After dinner, while she stacked the utensils on the shelf, still wet, Rustom went inside the bedroom and opened the blanket that his wife had folded in broad daylight. And then he sat there quietly waiting and reading and waiting. It took about an hour for her to come into their bedroom and then into the bathroom, where she changed into her long nightdress. She turned off the small lamp on her side of the bed and laid under the same blanket and pretended to sleep.

The light from the bulb sliced the room like a sharp knife; the shadows of his fingers brushing the paper visible to her like a glamorous movie.

She couldn't sleep with the light on, the shimmer glowing throughout the walls and penetrating the thin eyelids she tried keeping shut. He wasn't reading anymore, she noticed. She turned to see the book lying open on his chest, unlike her, and the man sat there asleep, unbothered.

She watched his stony face, the mustache sprayed over his lips like a thick dome of a tired bush, lightly growing gray at the tips. She couldn't help but look, just watch in the loud echo of the silence that shook her often from the insides. She reached over to him, her hand reaching across his body, their faces against each other, so close that the air they let out of their nostrils mingled and disappeared, and she watched shamelessly the peace on his face- somehow the reflection of the distraught of hers, and she turned the lamp off.

The room crept of the night's shadow.

When morning came, nothing changed. It was a rigid time as if the hours strode with long steps but planted its thump in their very house. Like always, she was in the kitchen.
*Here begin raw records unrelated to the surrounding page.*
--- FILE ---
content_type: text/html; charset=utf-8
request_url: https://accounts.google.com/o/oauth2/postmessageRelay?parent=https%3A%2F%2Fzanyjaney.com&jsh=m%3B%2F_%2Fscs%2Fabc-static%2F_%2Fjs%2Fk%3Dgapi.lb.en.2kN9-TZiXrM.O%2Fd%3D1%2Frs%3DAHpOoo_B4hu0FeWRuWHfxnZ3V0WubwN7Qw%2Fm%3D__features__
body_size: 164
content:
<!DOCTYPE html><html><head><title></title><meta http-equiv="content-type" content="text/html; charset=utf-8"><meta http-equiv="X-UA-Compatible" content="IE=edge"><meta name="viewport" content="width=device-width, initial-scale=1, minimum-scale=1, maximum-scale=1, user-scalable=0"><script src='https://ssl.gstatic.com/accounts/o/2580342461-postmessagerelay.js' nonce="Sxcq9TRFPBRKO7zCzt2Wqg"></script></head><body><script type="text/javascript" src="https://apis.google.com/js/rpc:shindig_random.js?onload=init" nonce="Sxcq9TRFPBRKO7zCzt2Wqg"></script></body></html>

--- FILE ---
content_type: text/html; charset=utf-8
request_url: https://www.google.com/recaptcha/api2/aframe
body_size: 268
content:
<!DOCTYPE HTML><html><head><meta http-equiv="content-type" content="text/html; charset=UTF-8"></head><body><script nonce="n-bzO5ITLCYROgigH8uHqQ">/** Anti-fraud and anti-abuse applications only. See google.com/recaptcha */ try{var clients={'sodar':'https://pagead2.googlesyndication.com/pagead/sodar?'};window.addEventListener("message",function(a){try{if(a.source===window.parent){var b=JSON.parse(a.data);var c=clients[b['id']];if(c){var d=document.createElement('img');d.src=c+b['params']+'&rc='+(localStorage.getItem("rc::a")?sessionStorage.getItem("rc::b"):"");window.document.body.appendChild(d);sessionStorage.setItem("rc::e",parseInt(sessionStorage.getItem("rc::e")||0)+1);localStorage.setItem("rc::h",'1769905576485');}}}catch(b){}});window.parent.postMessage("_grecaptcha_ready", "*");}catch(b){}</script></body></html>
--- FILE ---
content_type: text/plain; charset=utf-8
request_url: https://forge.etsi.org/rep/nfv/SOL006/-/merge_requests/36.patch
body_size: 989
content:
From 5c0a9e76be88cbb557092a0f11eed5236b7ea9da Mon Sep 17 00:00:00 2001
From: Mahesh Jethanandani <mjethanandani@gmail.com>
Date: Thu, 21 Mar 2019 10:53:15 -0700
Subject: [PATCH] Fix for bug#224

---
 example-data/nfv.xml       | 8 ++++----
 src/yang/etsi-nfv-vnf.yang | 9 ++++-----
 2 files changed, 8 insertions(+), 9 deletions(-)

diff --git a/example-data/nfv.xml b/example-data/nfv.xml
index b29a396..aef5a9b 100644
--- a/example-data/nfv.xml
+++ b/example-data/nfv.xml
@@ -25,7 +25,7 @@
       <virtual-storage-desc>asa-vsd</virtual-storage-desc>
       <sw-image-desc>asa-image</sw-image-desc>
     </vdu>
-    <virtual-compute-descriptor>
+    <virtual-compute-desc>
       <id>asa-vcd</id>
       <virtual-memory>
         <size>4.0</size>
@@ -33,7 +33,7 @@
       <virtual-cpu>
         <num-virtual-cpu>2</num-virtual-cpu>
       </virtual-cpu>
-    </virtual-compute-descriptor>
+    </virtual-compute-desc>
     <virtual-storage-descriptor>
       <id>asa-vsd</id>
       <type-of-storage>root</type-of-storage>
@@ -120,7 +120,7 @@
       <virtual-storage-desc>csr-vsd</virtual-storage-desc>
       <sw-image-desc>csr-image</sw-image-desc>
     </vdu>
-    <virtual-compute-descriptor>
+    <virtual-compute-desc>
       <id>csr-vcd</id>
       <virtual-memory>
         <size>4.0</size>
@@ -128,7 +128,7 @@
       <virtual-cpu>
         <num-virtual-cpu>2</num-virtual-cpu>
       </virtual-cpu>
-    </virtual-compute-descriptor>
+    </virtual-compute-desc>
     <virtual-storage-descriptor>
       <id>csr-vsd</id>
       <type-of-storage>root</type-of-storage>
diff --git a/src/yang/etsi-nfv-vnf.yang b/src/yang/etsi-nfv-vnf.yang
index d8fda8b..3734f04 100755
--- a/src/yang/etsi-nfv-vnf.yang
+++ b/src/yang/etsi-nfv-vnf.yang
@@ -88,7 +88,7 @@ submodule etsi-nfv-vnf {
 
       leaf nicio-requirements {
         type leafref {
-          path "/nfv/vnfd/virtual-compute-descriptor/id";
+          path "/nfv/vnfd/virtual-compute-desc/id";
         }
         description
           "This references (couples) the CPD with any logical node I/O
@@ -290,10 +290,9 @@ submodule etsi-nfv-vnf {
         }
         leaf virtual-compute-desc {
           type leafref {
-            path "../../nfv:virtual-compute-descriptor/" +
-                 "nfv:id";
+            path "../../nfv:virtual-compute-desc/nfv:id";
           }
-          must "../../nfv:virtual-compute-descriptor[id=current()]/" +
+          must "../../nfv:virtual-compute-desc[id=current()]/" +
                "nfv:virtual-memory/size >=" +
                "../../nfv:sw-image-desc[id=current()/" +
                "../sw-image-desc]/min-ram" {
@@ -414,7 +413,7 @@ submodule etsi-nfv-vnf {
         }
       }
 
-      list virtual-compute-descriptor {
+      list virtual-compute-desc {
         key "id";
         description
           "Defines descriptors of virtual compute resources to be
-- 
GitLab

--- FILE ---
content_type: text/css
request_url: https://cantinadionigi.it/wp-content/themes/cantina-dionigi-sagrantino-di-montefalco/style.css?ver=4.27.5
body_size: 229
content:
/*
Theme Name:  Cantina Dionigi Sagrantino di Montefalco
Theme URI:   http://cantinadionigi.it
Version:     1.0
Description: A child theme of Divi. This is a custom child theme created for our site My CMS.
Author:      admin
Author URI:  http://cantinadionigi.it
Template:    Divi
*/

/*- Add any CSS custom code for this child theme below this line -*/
She dropped her hands and bent a little, picking up her long and bright nightdress, letting the peacock tail that trailed around the floor behind her be while she walked into the veranda to remove last evening's washed clothes.

When she walked back into the house, a ray of sun followed her. She went into the kitchen to boil milk, one from the packet delivered by the milkman before the sun came up. From the edge of one of the doorless cabinets, she removed two cloves of cardamom from a packet and peeled them, threw them into the boiling liquid, and then turned the stove off before the milk made its way above and across the saucepan and onto the stove. The thin film formed over the surface was first discarded into a separate bowl, and the milk was strained into a small glass.

On a day like this, when he didn't have to go to work, he'd lay spread around like a splash of water on the ground, sulking and tired. At times, when he wasn't listening to the radio and got bored with himself, he'd go for long walks by the beach. But she stayed back, cooking and cutting and cleaning.